--- Exercise passage Enclosed Below ---

The January 26, 2002 edition of The British Medical Journal features a letter from Ray Greek and Pandora Pound arguing that HIV research using non-human primates is unreliable. Greek writes,
Thomas Insel, former director of the Yerkes Regional Primate Center in Georgia, said: “[An animal model] that takes 12-14 years to develop doesn’t sound to me to be ideal . . . I can’t tell you what it is that those studies [with chimpanzees] have given us that has really made a difference in the way we approach people with this disease. Animal models of HIV have been notoriously inaccurate for two reasons.
Firstly, the immune response is intensely complicated and there are many disparities between the human response and those of other animals. Secondly, viruses are usually species specific.
. . .
The fact that 20 years on there is still no cure or vaccine for HIV is surely partly because too much money, time, and effort have been invested in animal research which has produced little, if nothing, in return. To make any impact on this global pandemic during the next 20 years, funding needs to be concentrated on research methods that have come up with the goods.
This is a typical modus operandi with Greek — lie through omission.
For example, take the problems with chimpanzee research into AIDS especially given the long time it takes chimpanzees to develop AIDS. Greek conveniently forgets to mention that this is the major reason why animal research into AIDS Has large switched from chimpanzees to monkeys. Greek forgot to add that although Insel said there are too many limitations with chimpanzees, he added that, “I wouldn’t say that about the monkey work.” (One of the biggest problems with chimpanzees, by the way, is their sheer cost — the cost of simply caring for a chimpanzee in a long-term AIDS study can exceed $100,000).
As Nancy Haigwood, the director of the viral vaccines program at the Seattle Biomedical Research Institute, notes in her reply, for a number of reasons much AIDS research now focuses on macaques which have served important roles in helping determine optimal treatment regimens for those afflicted with HIV.

--- End of Enclosed Exercise passage ---
--- Supplied records Enclosed Below ---

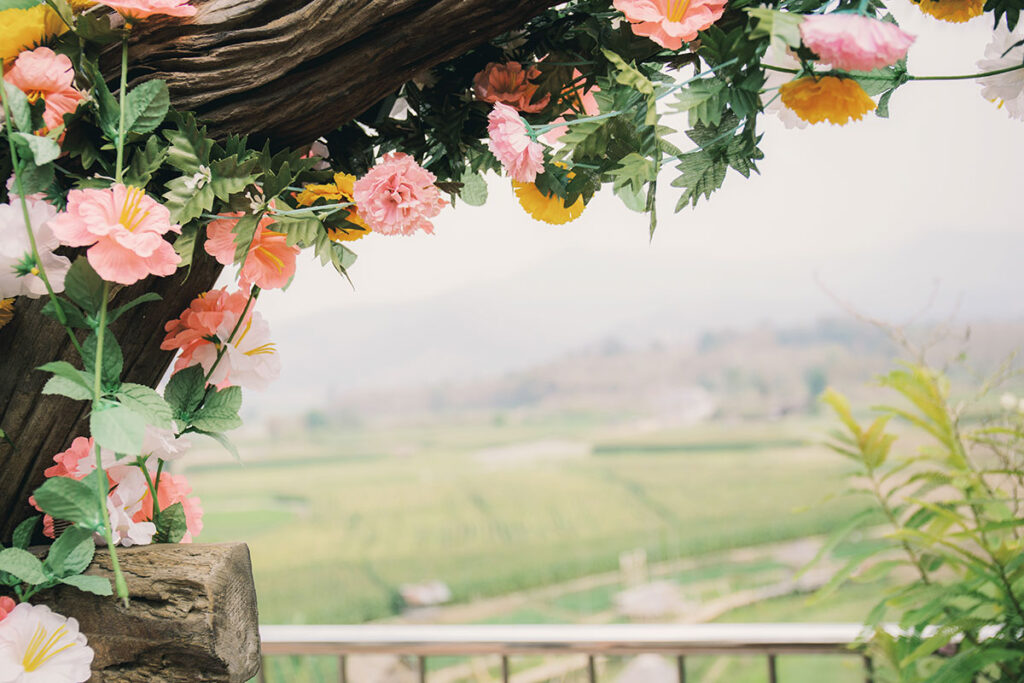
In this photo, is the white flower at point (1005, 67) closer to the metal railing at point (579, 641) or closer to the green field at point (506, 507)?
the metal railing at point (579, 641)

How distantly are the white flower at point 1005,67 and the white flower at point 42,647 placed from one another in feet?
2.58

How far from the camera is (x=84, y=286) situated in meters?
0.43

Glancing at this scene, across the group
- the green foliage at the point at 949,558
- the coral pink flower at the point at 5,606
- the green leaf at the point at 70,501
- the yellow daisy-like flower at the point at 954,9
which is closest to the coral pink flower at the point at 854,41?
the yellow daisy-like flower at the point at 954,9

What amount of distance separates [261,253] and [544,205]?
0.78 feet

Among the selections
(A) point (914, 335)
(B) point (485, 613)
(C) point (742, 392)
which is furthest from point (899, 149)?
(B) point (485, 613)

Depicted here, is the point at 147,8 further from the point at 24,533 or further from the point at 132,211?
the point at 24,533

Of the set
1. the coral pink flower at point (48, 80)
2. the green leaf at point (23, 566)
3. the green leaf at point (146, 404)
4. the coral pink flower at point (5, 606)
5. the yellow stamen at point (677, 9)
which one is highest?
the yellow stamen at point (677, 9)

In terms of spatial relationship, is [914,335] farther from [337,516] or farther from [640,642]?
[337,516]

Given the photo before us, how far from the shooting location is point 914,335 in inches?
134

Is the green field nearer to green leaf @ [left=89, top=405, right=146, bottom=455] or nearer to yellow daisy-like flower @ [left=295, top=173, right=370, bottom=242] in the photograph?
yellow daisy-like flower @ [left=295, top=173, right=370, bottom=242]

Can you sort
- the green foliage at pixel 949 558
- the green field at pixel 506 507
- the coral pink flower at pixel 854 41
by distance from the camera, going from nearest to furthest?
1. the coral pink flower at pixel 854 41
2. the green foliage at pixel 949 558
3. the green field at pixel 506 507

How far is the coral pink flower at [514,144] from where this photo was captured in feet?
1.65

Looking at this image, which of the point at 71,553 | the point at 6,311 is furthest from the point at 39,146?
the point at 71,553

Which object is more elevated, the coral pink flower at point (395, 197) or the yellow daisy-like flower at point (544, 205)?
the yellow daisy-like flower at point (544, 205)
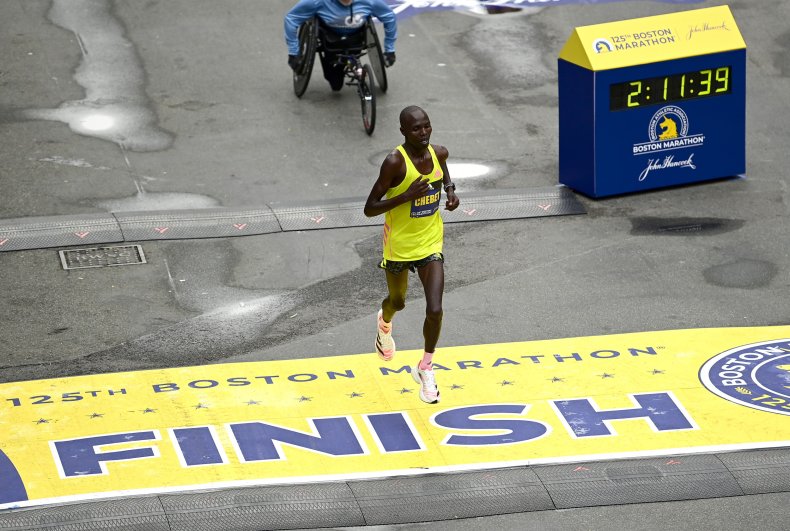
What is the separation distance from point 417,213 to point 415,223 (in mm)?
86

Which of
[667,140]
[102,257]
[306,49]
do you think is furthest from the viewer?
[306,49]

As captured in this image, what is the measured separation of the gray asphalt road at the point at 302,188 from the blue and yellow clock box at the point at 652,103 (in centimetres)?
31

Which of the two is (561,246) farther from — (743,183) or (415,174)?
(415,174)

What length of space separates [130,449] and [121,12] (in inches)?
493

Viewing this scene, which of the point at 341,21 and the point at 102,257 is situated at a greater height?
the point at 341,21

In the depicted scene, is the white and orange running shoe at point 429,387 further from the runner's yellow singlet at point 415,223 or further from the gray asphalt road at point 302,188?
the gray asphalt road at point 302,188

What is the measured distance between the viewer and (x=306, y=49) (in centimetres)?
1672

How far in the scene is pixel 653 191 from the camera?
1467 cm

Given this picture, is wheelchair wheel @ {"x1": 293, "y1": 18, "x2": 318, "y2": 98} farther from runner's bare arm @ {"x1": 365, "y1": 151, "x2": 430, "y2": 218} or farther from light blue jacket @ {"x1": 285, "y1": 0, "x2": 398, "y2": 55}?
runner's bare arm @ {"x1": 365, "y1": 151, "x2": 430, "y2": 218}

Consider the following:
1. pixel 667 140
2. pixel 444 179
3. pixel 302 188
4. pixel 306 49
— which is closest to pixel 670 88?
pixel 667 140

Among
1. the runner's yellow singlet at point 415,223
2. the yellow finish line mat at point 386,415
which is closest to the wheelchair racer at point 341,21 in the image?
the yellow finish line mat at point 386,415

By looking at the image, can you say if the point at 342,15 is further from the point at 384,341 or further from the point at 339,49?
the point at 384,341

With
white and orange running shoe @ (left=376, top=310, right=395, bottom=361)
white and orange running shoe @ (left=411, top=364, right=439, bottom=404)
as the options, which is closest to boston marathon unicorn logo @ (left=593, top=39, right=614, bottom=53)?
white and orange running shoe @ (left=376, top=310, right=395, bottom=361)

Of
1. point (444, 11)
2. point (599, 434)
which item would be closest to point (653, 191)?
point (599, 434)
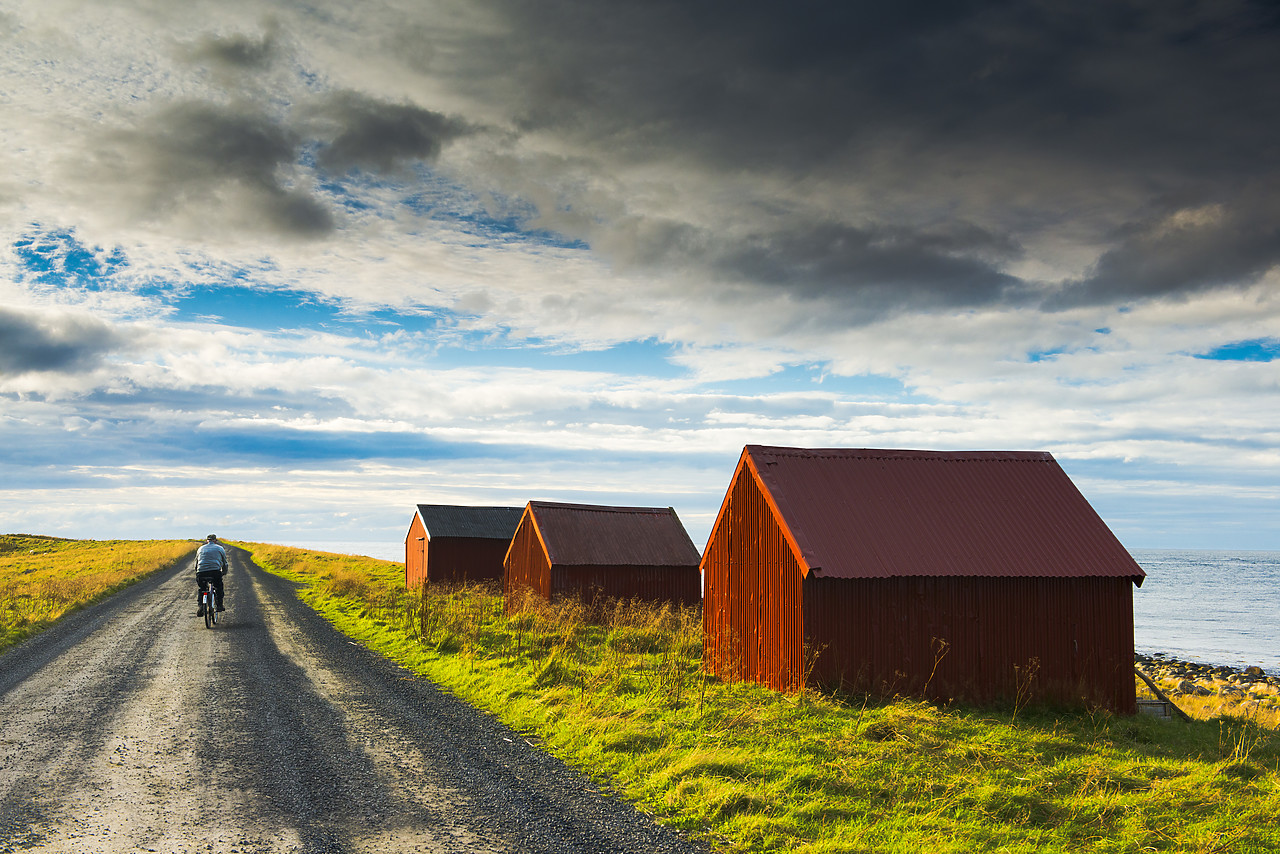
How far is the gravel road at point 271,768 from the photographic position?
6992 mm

--- End of Enclosed Supplied records ---

### [Requirement 1]
In the passage on HIV research in primates, rewrite the paragraph beginning "For example, take the problems" more briefly, keeping its main facts.
### [Requirement 2]
Resume the passage on HIV research in primates, picking up after its final sentence.
The records play no part in the work here.

### [Written reply 1]
Chimpanzees take a long time to develop AIDS, and Greek leaves out that this is the main reason animal AIDS research has moved from chimpanzees to monkeys. He also omits that Insel, while calling chimpanzee work too limited, added, "I wouldn't say that about the monkey work." Chimpanzees are also very costly: caring for one in a long-term AIDS study can exceed $100,000.

### [Written reply 2]
At one time, for example, there was a lot of controversy over whether people who tested positive for AIDS should receive short-term treatment with anti-viral drugs immediately, even though they were symptom-free. Many researchers feared that the anti-virals would cause lots of side effects for patients while the long term benefits were considered to be small.
Research in macaques, however, demonstrated that short-term treatment of the animals with anti-virals immediately after they were infected with AIDS could help keep the disease under control. Haigwood writes that, “Subsequently, many of the critical parameters and limitations of interrupting treatment have been discovered using these models.”
In addition, Haigwood notes that testing of cutting edge genetically engineered vaccines in macaques has helped researchers better understand the obstacles they must overcome to create such a vaccine for humans. Haigwood writes,
Live attenuated SIV, genetically engineered to eliminate pathogenicity, protects adult macaques from lethal challenge. While an attenuated HIV vaccine was under consideration for humans, this same highly attenuated SIV vaccine was found to cause AIDS in newborn macaques. Without these studies, the need for additional safeguards might have been missed — with dire consequence.
As Haigwood sums her reply up, the issue is not whether researchers conduct animal studies or clinical studies, but rather that all tools available must be utilized in finding better treatments for AIDS. “Animal models must be used to complement epidemiological and clinical studies in humans,” Haigwood writes. “Answers will come faster and the research will cost less if the clinical work is focused on strategies that have been pretested in models.”
Source:
Animal studies and HIV research. Ray Greek and Pandora Pound, British Medical Journal, 2002;324:236, January 26, 2002.
Animal models for HIV advance and complement clinical studies. Nancy Haigwood, British Medical Journal, 2002;324:236, January 26, 2002.